Social Media Use and Political Engagement in Korea: Nonlinear Interplay between Categories of Social Networking Sites and Age Groups

This study examines the relationships between the use of social networking sites and political engagement across age groups in Korea. We assess how Koreans’ frequency of visits to four categories of social networking sites (family and friends, celebrities, politicians, and political pundits) is related to two aspects of political engagement (political knowledge and political participation) based on Synovate’s 2010 online survey of 800 Korean adults who were aged from 18 to 59 years. Linear analyses suggest that the use of all four categories of social networking sites is negatively related to political knowledge and is positively related to political participation across all age groups. However, non-linear analyses suggest more nuanced relations between categories of social networking sites and political engagement across age groups; while the middle-aged group (31-49 years old) appears not to gain more political knowledge by visiting politicians’ and political pundits’ social networking sites more frequently, the younger group (18-30 years old) and the older group (50-39 years old) appear to be benefitting by visiting the same social networking sites. On the other hand, the middle-aged group appears to be more politically participating than any other age groups by visiting social networking sites of celebrities, politicians and political pundits more frequently. The middle-aged group members, who can be generally characterized with their multi-layered media diet and moderately high political interests, may be gaining what we could not capture with our political knowledge measures, one of which could be political participation. Future research can investigate the use patterns of the four social networking sites across age groups in more details.

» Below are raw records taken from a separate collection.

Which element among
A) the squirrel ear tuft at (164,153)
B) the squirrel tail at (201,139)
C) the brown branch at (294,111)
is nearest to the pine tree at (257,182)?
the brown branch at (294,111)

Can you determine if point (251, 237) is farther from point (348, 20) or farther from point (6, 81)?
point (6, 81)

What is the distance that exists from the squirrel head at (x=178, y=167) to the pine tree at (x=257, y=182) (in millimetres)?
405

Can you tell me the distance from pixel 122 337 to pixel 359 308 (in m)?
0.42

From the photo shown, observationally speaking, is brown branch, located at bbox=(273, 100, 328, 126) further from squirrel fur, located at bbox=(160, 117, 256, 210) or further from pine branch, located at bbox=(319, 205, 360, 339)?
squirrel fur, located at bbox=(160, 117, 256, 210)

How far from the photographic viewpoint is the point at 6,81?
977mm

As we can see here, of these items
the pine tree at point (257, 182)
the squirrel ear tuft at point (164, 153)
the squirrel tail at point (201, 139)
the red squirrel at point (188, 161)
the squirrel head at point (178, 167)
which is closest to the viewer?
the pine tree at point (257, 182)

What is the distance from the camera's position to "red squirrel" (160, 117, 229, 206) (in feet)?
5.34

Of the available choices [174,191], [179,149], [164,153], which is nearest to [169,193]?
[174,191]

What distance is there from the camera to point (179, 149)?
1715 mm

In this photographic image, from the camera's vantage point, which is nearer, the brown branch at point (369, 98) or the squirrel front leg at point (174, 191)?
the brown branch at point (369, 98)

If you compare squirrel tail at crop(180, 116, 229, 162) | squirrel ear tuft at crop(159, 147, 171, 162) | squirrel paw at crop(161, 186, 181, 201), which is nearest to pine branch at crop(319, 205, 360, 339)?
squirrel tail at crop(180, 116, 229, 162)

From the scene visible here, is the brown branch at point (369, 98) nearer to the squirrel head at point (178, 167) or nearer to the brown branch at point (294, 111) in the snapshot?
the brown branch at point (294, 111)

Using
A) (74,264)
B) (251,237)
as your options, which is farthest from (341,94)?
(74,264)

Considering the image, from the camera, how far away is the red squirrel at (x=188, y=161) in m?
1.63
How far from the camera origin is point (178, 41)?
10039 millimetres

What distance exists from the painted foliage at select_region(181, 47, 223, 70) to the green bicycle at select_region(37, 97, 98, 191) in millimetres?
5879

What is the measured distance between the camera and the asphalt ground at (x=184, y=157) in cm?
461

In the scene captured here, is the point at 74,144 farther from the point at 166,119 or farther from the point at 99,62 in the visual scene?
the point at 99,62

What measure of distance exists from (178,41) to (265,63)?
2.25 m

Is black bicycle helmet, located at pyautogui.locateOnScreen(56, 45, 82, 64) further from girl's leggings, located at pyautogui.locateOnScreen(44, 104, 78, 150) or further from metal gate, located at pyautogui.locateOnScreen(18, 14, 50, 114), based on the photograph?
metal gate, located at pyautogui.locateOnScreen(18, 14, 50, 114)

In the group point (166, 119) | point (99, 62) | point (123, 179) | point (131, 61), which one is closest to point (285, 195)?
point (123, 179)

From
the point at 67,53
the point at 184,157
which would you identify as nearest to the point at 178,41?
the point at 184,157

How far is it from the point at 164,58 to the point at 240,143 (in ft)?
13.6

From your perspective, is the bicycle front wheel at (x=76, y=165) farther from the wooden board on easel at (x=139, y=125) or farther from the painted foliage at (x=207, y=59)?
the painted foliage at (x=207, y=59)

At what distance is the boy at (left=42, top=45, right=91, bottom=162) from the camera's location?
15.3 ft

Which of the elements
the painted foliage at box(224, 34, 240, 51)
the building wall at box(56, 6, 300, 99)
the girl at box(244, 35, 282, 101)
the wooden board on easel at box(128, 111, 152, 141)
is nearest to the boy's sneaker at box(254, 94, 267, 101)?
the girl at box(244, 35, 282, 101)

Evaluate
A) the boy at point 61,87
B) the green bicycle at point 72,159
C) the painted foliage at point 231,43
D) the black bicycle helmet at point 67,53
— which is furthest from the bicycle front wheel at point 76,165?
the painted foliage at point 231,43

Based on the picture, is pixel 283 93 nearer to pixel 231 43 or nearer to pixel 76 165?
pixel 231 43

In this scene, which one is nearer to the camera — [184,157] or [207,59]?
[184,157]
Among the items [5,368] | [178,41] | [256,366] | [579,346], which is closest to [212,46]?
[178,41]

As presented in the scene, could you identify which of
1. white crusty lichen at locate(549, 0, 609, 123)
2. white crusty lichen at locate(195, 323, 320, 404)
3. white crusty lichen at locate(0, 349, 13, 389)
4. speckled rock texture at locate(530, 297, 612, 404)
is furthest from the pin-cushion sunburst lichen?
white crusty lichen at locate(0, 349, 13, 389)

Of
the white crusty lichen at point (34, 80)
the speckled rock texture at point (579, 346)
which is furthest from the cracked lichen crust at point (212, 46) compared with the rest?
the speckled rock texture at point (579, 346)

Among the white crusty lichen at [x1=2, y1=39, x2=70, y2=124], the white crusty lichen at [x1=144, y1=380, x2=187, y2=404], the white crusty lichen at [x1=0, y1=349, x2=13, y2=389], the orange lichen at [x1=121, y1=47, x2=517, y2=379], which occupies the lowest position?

Nojin Kwak is an associate professor at the University of Michigan Dept. of Communication Studies and the director of the Nam Center for Korean Studies. His research centers on the role of communication media in civic and political engagement. His latest article on the role of the mobile phone in public affairs participation in Korea was published in the 2011 October issue of Asian Journal of Communication. Dr. Kwak recently received a top paper award in the Korean American Communication division at the annual meeting of the International Communication Association in May, 2011. He is the lead organizer of the 2012 ICA Preconference "New Media and Citizenship in Asia."

Dr. Scott Campbell's research examines the social implications of new media, with an emphasis on mobile telephony. Current projects investigate how mobile communication patterns are linked to both the private and public spheres of social life, such as social networking and civic engagement. Several of these projects use a comparative approach to situate the role of mobile communication technology in the larger media landscape and across different societies.